Confirm the Enabled column shows True and the severity, window, and frequency values match what you specified in the previous step.

Run the following command to list all scheduled query alert rules in the resource group.

Bash
```
az monitor scheduled-query list \
    --resource-group $RESOURCE_GROUP \
    --output table
```
PowerShell
```
az monitor scheduled-query list `
    --resource-group $env:RESOURCE_GROUP `
    --output table
```
You should see one rule named high-failure-rate-alert. Because you already generated telemetry with failed requests, the rule begins evaluating immediately on its five-minute cycle. If the number of failed requests in the window exceeds the threshold, Azure Monitor fires the alert and the action group sends an email notification to the email address you specified.

Clean up resources

Now that you finished the exercise, you should delete the cloud resources you created to avoid unnecessary resource usage.

Run the following command in the VS Code terminal to delete the resource group, and all resources in the group. Replace <rg-name> with the name you choose earlier in the exercise. The command will launch a background task in Azure to delete the resource group.
```
az group delete --name <rg-name> --no-wait --yes
```

CAUTION: Deleting a resource group deletes all resources contained within it. If you chose an existing resource group for this exercise, any existing resources outside the scope of this exercise will also be deleted.

Troubleshooting

If you encounter issues while completing this exercise, try the following troubleshooting steps:

Verify Application Insights deployment

Navigate to the Azure portal and locate your resource group.
Confirm that the Application Insights resource shows a Provisioning State of Succeeded.

Check the connection string

Run the deployment script's Check deployment status option to verify the resource was created successfully.
Confirm the .env file contains the APPLICATIONINSIGHTS_CONNECTION_STRING value.
If the connection string is missing, run the Retrieve connection info option again.

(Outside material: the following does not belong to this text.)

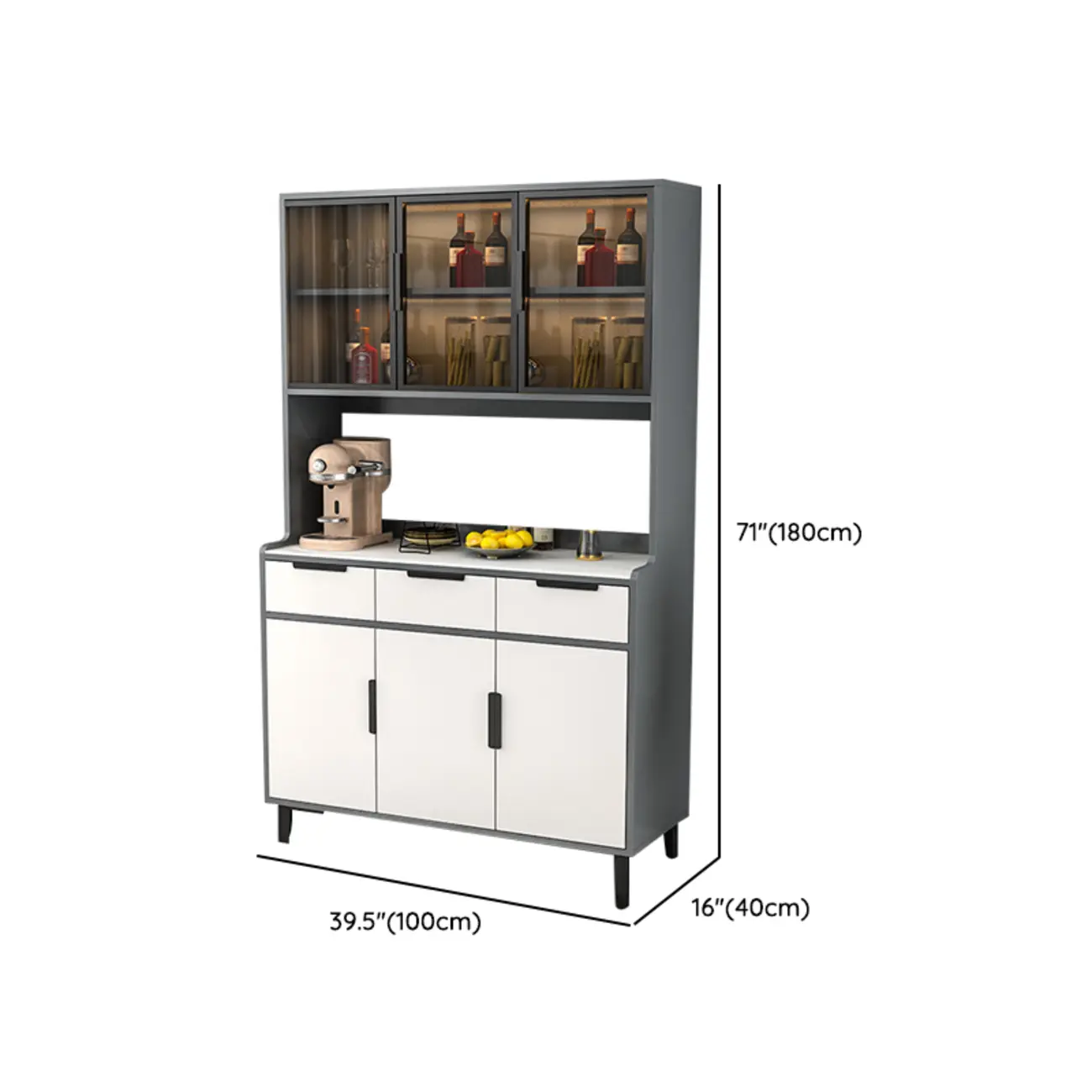 Modern Wooden Display Cabinet with Glass Doors Image - 27 | homeyfad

Verify environment variables

Check that the .env file exists in the project root and contains the APPLICATIONINSIGHTS_CONNECTION_STRING, RESOURCE_GROUP, APPINSIGHTS_NAME, APPINSIGHTS_RESOURCE_ID, and ALERT_EMAIL values.
Ensure you ran source .env (Bash) or . ..env.ps1 (PowerShell) to load environment variables into your terminal session.
If variables are empty, re-run source .env (Bash) or . ..env.ps1 (PowerShell).

Check authentication

Confirm you are logged in to Azure CLI by running az account show.
Verify the Monitoring Metrics Publisher role is assigned to your account by checking the role assignments in the Azure portal or running the deployment script's option to assign the role again.

Check Python environment and dependencies

Confirm the virtual environment is activated before running the script.
Verify that all packages from requirements.txt were installed successfully by running pip list.
If azure-monitor-opentelemetry is not installed, run pip install -r requirements.txt again.

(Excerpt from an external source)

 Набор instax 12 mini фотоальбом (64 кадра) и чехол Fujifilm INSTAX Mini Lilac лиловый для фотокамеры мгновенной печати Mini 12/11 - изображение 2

Telemetry not appearing in query results

Telemetry can take two to five minutes to appear after the script sends it. Wait and select Run again in the Logs blade.
Verify the connection string is correct by comparing it to the value shown in the Azure portal under the Application Insights resource's Overview page.
Check the VS Code terminal output for any errors related to telemetry export.
If queries return no results, widen the time range using the time picker in the Logs blade (for example, change from Last 1 hour to Last 4 hours).

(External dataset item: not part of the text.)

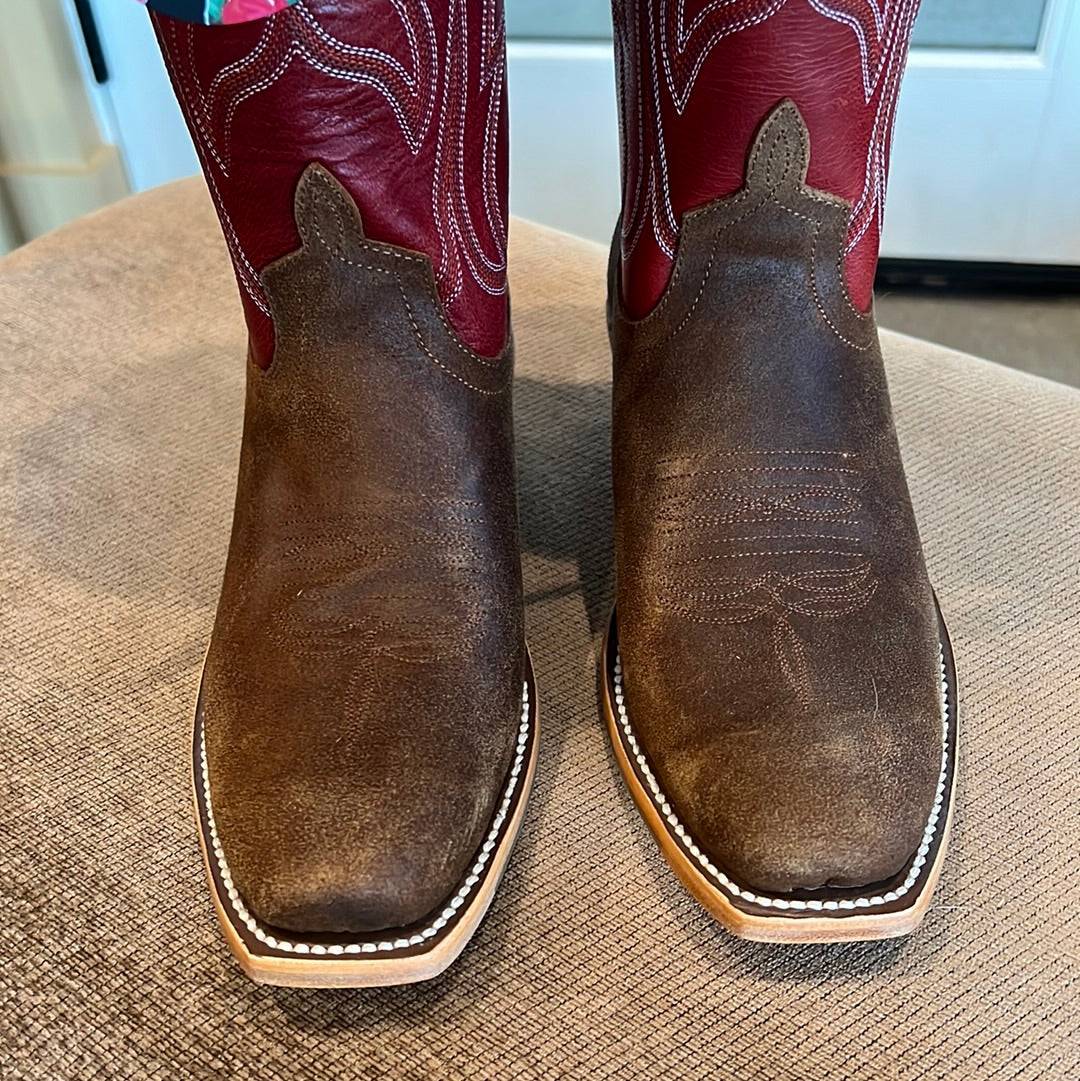 Macie Bean Red/Brown (Cutter Toe)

Alert rule creation failures

Ensure the scheduled-query extension is installed by running az extension add --name scheduled-query.
Verify the APPINSIGHTS_RESOURCE_ID environment variable contains a valid resource ID by running echo $APPINSIGHTS_RESOURCE_ID.
If the command requires a preview extension, run az config set extension.dynamic_install_allow_preview=true first.